Your task is to restate word for word the line containing "396C2636.88 396 2616.46" and each line that follows it in the listing, and only those.

<<<<

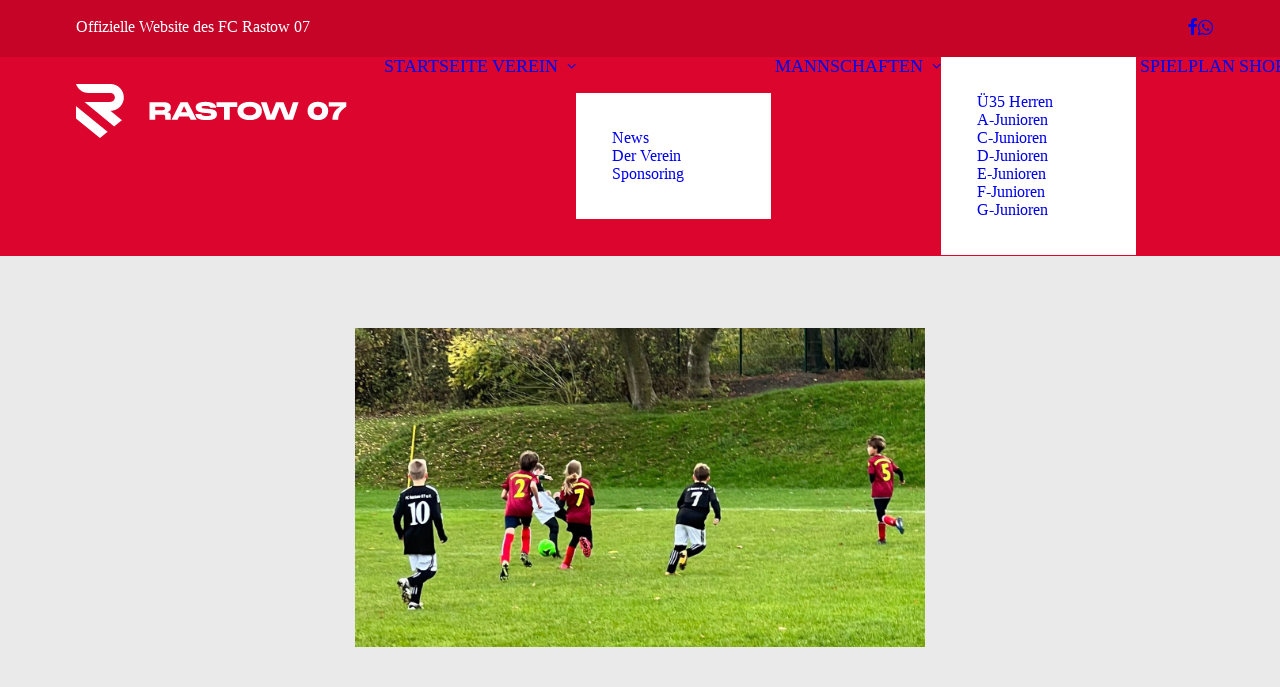

--- FILE ---
content_type: image/svg+xml
request_url: https://fc-rastow07.de/wp-content/uploads/2023/09/fcr-logo-font.svg
body_size: 5493
content:
<svg width="2976" height="592" viewBox="0 0 2976 592" fill="none" xmlns="http://www.w3.org/2000/svg">
<path fill-rule="evenodd" clip-rule="evenodd" d="M505.208 396.253L505.217 396.26V396.246L505.208 396.253ZM490.099 384.64L505.208 396.253L419.932 465.332L142.104 237.31L91.664 196.057H379.097C406.167 196.057 428.111 174.113 428.111 147.043C428.111 119.972 406.167 98.0284 379.097 98.0284H133.781C32.081 98.0284 0 0 0 0H379.082C460.293 0 526.125 65.8322 526.125 147.043C526.125 228.253 460.293 294.085 379.082 294.085L490.099 384.64ZM0 378.492V242.421L347.577 523.965L263.588 592L228.411 563.505L0 378.492Z" fill="white"/>
<path d="M809 200.045H964.814C990.916 200.045 1010.54 205.001 1023.68 214.914C1036.82 224.65 1043.39 239.165 1043.39 258.46C1043.39 271.559 1039.92 282.445 1033 291.119C1026.25 299.616 1016.31 305.811 1003.17 309.705C1015.6 310.59 1025.36 314.485 1032.47 321.388C1039.57 328.115 1043.12 337.231 1043.12 348.737V390.69H980.529V358.827C980.529 350.33 979.019 344.577 976.001 341.568C972.982 338.382 967.211 336.789 958.688 336.789H871.592V390.69H809V200.045ZM949.898 286.871C959.309 286.871 966.323 285.631 970.94 283.153C975.734 280.498 978.131 275.542 978.131 268.284C978.131 261.203 975.734 256.424 970.94 253.946C966.323 251.291 959.309 249.963 949.898 249.963H871.592V286.871H949.898Z" fill="white"/>
<path d="M1149.26 200.045H1229.16L1326.91 390.69H1260.06L1243.28 355.375H1134.88L1117.83 390.69H1051.24L1149.26 200.045ZM1221.71 310.502L1188.94 242.263L1156.18 310.502H1221.71Z" fill="white"/>
<path d="M1437.42 396C1397.47 396 1367.19 390.69 1346.6 380.069C1326 369.448 1315.08 352.012 1313.83 327.761H1378.82C1378.82 343.161 1397.47 350.861 1434.76 350.861C1448.43 350.861 1458.91 350.242 1466.19 349.003C1473.47 347.764 1478.44 346.082 1481.1 343.958C1483.77 341.657 1485.1 338.647 1485.1 334.93C1485.1 330.859 1483.77 327.849 1481.1 325.902C1478.62 323.778 1473.73 322.185 1466.45 321.123C1459.35 320.061 1447.72 318.999 1431.56 317.937L1422.24 317.406C1397.56 315.989 1377.49 312.892 1362.04 308.112C1346.6 303.333 1335.14 296.606 1327.68 287.933C1320.4 279.082 1316.76 267.841 1316.76 254.211C1316.76 235.094 1326.26 220.579 1345.26 210.666C1364.44 200.576 1390.81 195.531 1424.37 195.531C1461.84 195.531 1490.51 201.107 1510.4 212.259C1530.29 223.234 1540.85 239.342 1542.1 260.584H1477.11C1477.11 253.503 1472.84 248.458 1464.32 245.449C1455.8 242.263 1442.3 240.67 1423.84 240.67C1407.86 240.67 1396.85 241.82 1390.81 244.122C1384.77 246.423 1381.75 249.786 1381.75 254.211C1381.75 257.752 1383 260.495 1385.48 262.443C1387.97 264.39 1392.67 265.983 1399.6 267.222C1406.7 268.461 1417.44 269.612 1431.83 270.674L1442.75 271.47C1468.14 273.417 1488.12 276.073 1502.68 279.436C1517.41 282.622 1528.96 288.375 1537.3 296.695C1545.82 305.015 1550.09 316.963 1550.09 332.54C1550.09 355.552 1540.59 371.926 1521.59 381.662C1502.76 391.221 1474.71 396 1437.42 396Z" fill="white"/>
<path d="M1546.78 200.045H1774.24V252.618H1691.94V390.69H1629.34V252.618H1546.78V200.045Z" fill="white"/>
<path d="M1910.31 396C1883.5 396 1859.97 391.929 1839.73 383.786C1819.48 375.466 1803.86 363.695 1792.85 348.472C1781.84 333.248 1776.33 315.547 1776.33 295.367C1776.33 275.365 1781.84 257.84 1792.85 242.794C1803.86 227.748 1819.48 216.153 1839.73 208.011C1859.97 199.691 1883.5 195.531 1910.31 195.531C1937.3 195.531 1960.91 199.691 1981.16 208.011C2001.4 216.153 2017.02 227.748 2028.03 242.794C2039.04 257.84 2044.55 275.365 2044.55 295.367C2044.55 315.547 2039.04 333.248 2028.03 348.472C2017.02 363.695 2001.4 375.466 1981.16 383.786C1960.91 391.929 1937.3 396 1910.31 396ZM1841.59 295.367C1841.59 304.926 1844.43 313.334 1850.11 320.592C1855.8 327.849 1863.79 333.514 1874.08 337.585C1884.38 341.48 1896.46 343.427 1910.31 343.427C1924.34 343.427 1936.5 341.48 1946.8 337.585C1957.27 333.514 1965.35 327.849 1971.04 320.592C1976.72 313.334 1979.56 304.926 1979.56 295.367C1979.56 285.808 1976.72 277.489 1971.04 270.408C1965.35 263.151 1957.27 257.575 1946.8 253.68C1936.5 249.786 1924.34 247.839 1910.31 247.839C1896.46 247.839 1884.29 249.786 1873.82 253.68C1863.52 257.575 1855.53 263.151 1849.85 270.408C1844.34 277.489 1841.59 285.808 1841.59 295.367Z" fill="white"/>
<path d="M2033.99 200.045H2097.11L2143.72 343.958L2200.19 200.045H2283.02L2339.49 343.958L2386.1 200.045H2449.22L2385.83 390.69H2295.81L2241.74 250.229L2187.67 390.69H2097.38L2033.99 200.045Z" fill="white"/>
<path d="M2660.67 396C2636.88 396 2616.46 391.752 2599.41 383.255C2582.36 374.758 2569.4 362.898 2560.52 347.675C2551.64 332.452 2547.21 314.927 2547.21 295.102C2547.21 275.63 2551.64 258.371 2560.52 243.325C2569.4 228.102 2582.36 216.242 2599.41 207.745C2616.46 199.248 2636.88 195 2660.67 195C2684.29 195 2704.62 199.248 2721.66 207.745C2738.89 216.242 2751.94 228.102 2760.82 243.325C2769.7 258.371 2774.13 275.63 2774.13 295.102C2774.13 314.75 2769.7 332.186 2760.82 347.41C2751.94 362.633 2738.98 374.581 2721.93 383.255C2704.88 391.752 2684.46 396 2660.67 396ZM2614.06 295.102C2614.06 310.679 2618.05 322.539 2626.04 330.682C2634.21 338.647 2645.75 342.63 2660.67 342.63C2675.59 342.63 2687.04 338.559 2695.03 330.416C2703.2 322.273 2707.28 310.502 2707.28 295.102C2707.28 279.878 2703.2 268.284 2695.03 260.318C2687.04 252.176 2675.59 248.104 2660.67 248.104C2645.75 248.104 2634.21 252.087 2626.04 260.053C2618.05 268.018 2614.06 279.701 2614.06 295.102Z" fill="white"/>
<path d="M2820.72 390.69C2820.72 361.836 2827.29 335.284 2840.43 311.033C2853.57 286.782 2876.21 265.54 2908.35 247.308H2779.7V200.045H2976V247.308C2942.8 268.018 2919 289.703 2904.62 312.361C2890.41 335.018 2883.31 361.128 2883.31 390.69H2820.72Z" fill="white"/>
</svg>


--- FILE ---
content_type: image/svg+xml
request_url: https://fc-rastow07.de/wp-content/uploads/2023/02/fcr-b-logo-weiss.svg
body_size: 459
content:
<svg width="667" height="751" viewBox="0 0 667 751" fill="none" xmlns="http://www.w3.org/2000/svg">
<path fill-rule="evenodd" clip-rule="evenodd" d="M640.108 502.06L640.12 502.069V502.051L640.108 502.06ZM620.964 487.346L640.108 502.06L532.062 589.585L180.048 300.676L116.14 248.408H480.323C514.621 248.408 542.424 220.604 542.424 186.306C542.424 152.007 514.621 124.204 480.323 124.204H169.503C40.6472 124.204 0 0 0 0H480.304C583.199 0 666.61 83.4106 666.61 186.306C666.61 289.201 583.199 372.611 480.304 372.611L620.964 487.346ZM0 479.556V307.152L440.387 663.873L333.971 750.075L289.401 713.971L0 479.556Z" fill="white"/>
</svg>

>>>>

### Solution to the exercise
<path d="M2660.67 396C2636.88 396 2616.46 391.752 2599.41 383.255C2582.36 374.758 2569.4 362.898 2560.52 347.675C2551.64 332.452 2547.21 314.927 2547.21 295.102C2547.21 275.63 2551.64 258.371 2560.52 243.325C2569.4 228.102 2582.36 216.242 2599.41 207.745C2616.46 199.248 2636.88 195 2660.67 195C2684.29 195 2704.62 199.248 2721.66 207.745C2738.89 216.242 2751.94 228.102 2760.82 243.325C2769.7 258.371 2774.13 275.63 2774.13 295.102C2774.13 314.75 2769.7 332.186 2760.82 347.41C2751.94 362.633 2738.98 374.581 2721.93 383.255C2704.88 391.752 2684.46 396 2660.67 396ZM2614.06 295.102C2614.06 310.679 2618.05 322.539 2626.04 330.682C2634.21 338.647 2645.75 342.63 2660.67 342.63C2675.59 342.63 2687.04 338.559 2695.03 330.416C2703.2 322.273 2707.28 310.502 2707.28 295.102C2707.28 279.878 2703.2 268.284 2695.03 260.318C2687.04 252.176 2675.59 248.104 2660.67 248.104C2645.75 248.104 2634.21 252.087 2626.04 260.053C2618.05 268.018 2614.06 279.701 2614.06 295.102Z" fill="white"/>
<path d="M2820.72 390.69C2820.72 361.836 2827.29 335.284 2840.43 311.033C2853.57 286.782 2876.21 265.54 2908.35 247.308H2779.7V200.045H2976V247.308C2942.8 268.018 2919 289.703 2904.62 312.361C2890.41 335.018 2883.31 361.128 2883.31 390.69H2820.72Z" fill="white"/>
</svg>


--- FILE ---
content_type: image/svg+xml
request_url: https://fc-rastow07.de/wp-content/uploads/2023/02/fcr-b-logo-weiss.svg
body_size: 459
content:
<svg width="667" height="751" viewBox="0 0 667 751" fill="none" xmlns="http://www.w3.org/2000/svg">
<path fill-rule="evenodd" clip-rule="evenodd" d="M640.108 502.06L640.12 502.069V502.051L640.108 502.06ZM620.964 487.346L640.108 502.06L532.062 589.585L180.048 300.676L116.14 248.408H480.323C514.621 248.408 542.424 220.604 542.424 186.306C542.424 152.007 514.621 124.204 480.323 124.204H169.503C40.6472 124.204 0 0 0 0H480.304C583.199 0 666.61 83.4106 666.61 186.306C666.61 289.201 583.199 372.611 480.304 372.611L620.964 487.346ZM0 479.556V307.152L440.387 663.873L333.971 750.075L289.401 713.971L0 479.556Z" fill="white"/>
</svg>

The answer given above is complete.